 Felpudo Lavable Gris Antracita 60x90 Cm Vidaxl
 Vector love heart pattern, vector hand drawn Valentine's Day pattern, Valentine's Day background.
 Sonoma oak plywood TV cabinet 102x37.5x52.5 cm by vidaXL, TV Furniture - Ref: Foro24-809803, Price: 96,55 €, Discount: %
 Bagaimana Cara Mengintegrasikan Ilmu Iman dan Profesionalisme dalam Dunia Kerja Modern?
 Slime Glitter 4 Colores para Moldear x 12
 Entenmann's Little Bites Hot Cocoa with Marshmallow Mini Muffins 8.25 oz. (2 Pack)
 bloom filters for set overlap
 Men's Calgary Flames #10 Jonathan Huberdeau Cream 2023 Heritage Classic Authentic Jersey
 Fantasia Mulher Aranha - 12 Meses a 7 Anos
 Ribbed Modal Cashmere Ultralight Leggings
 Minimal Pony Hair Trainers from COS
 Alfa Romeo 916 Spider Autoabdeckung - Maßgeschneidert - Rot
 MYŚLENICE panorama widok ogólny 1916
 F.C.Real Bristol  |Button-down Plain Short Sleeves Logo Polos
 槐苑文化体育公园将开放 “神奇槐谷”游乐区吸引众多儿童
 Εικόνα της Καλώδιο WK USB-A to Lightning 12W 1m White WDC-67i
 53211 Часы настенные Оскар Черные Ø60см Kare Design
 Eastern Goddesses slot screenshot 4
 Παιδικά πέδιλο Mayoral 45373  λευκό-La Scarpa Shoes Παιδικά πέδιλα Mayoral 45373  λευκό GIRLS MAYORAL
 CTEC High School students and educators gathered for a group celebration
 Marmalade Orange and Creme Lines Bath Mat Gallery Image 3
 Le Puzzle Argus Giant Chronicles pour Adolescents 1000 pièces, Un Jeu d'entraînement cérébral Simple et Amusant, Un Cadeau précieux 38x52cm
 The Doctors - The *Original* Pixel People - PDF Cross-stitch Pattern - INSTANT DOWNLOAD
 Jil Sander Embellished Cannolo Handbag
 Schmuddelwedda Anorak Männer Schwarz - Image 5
┄┄┄┄┄┄┄┄┄┄
## [What to do]
The entries above hold a line with "bloom filters for set overlap" and a later line with "Le Puzzle Argus". Write out exactly those lines and all lines between, nothing more.

## [Result for this exercise]
 bloom filters for set overlap
 Men's Calgary Flames #10 Jonathan Huberdeau Cream 2023 Heritage Classic Authentic Jersey
 Fantasia Mulher Aranha - 12 Meses a 7 Anos
 Ribbed Modal Cashmere Ultralight Leggings
 Minimal Pony Hair Trainers from COS
 Alfa Romeo 916 Spider Autoabdeckung - Maßgeschneidert - Rot
 MYŚLENICE panorama widok ogólny 1916
 F.C.Real Bristol  |Button-down Plain Short Sleeves Logo Polos
 槐苑文化体育公园将开放 “神奇槐谷”游乐区吸引众多儿童
 Εικόνα της Καλώδιο WK USB-A to Lightning 12W 1m White WDC-67i
 53211 Часы настенные Оскар Черные Ø60см Kare Design
 Eastern Goddesses slot screenshot 4
 Παιδικά πέδιλο Mayoral 45373  λευκό-La Scarpa Shoes Παιδικά πέδιλα Mayoral 45373  λευκό GIRLS MAYORAL
 CTEC High School students and educators gathered for a group celebration
 Marmalade Orange and Creme Lines Bath Mat Gallery Image 3
 Le Puzzle Argus Giant Chronicles pour Adolescents 1000 pièces, Un Jeu d'entraînement cérébral Simple et Amusant, Un Cadeau précieux 38x52cm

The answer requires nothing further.